Questions about pictured scenes
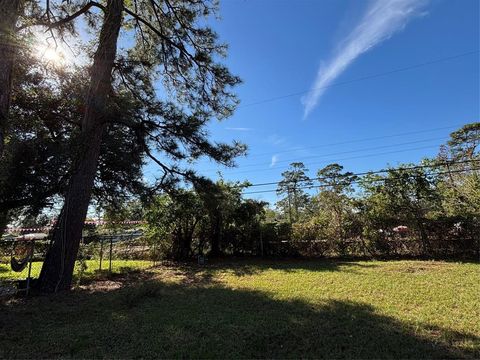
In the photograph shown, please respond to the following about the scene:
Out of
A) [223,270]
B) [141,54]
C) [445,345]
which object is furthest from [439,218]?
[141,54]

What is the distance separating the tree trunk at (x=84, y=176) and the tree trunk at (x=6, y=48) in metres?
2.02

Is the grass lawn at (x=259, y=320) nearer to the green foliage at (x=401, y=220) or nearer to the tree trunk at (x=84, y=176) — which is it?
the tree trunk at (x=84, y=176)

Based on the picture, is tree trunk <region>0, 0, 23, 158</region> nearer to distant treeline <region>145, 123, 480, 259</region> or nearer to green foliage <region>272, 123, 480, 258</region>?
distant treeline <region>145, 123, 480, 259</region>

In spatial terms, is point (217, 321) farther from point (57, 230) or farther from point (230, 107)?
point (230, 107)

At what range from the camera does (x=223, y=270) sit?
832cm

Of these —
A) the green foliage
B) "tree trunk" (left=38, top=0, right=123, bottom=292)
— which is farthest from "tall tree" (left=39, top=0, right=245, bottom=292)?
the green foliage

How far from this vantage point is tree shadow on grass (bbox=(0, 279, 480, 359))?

THE REQUEST
Can you repeat all the lines above with "grass lawn" swapped for "green lawn", everything else unchanged and the pictures left out?

TASK RESULT
In the photograph shown, please respond to the following about the scene:
Out of
A) [223,270]
B) [141,54]
C) [445,345]
which object is furthest from [439,218]?
[141,54]

What is the distance separating the tree trunk at (x=84, y=176) and the tree trunk at (x=6, y=48) in metres?
2.02

Is the green lawn at (x=259, y=320) nearer to the green foliage at (x=401, y=220) or nearer to the tree trunk at (x=84, y=176) — which is it?
the tree trunk at (x=84, y=176)

Based on the picture, is tree trunk <region>0, 0, 23, 158</region> nearer to distant treeline <region>145, 123, 480, 259</region> or nearer to green foliage <region>272, 123, 480, 258</region>?
distant treeline <region>145, 123, 480, 259</region>

In spatial terms, is point (217, 321) farther from point (57, 230) or farther from point (230, 107)?
point (230, 107)

At what range from the camera does (x=223, y=270) sit?
832cm

Of these —
A) the green foliage
B) "tree trunk" (left=38, top=0, right=123, bottom=292)
— which is farthest from "tall tree" (left=39, top=0, right=245, bottom=292)?
the green foliage

How far from this vantage point is tree shadow on grass (bbox=(0, 279, 480, 359))?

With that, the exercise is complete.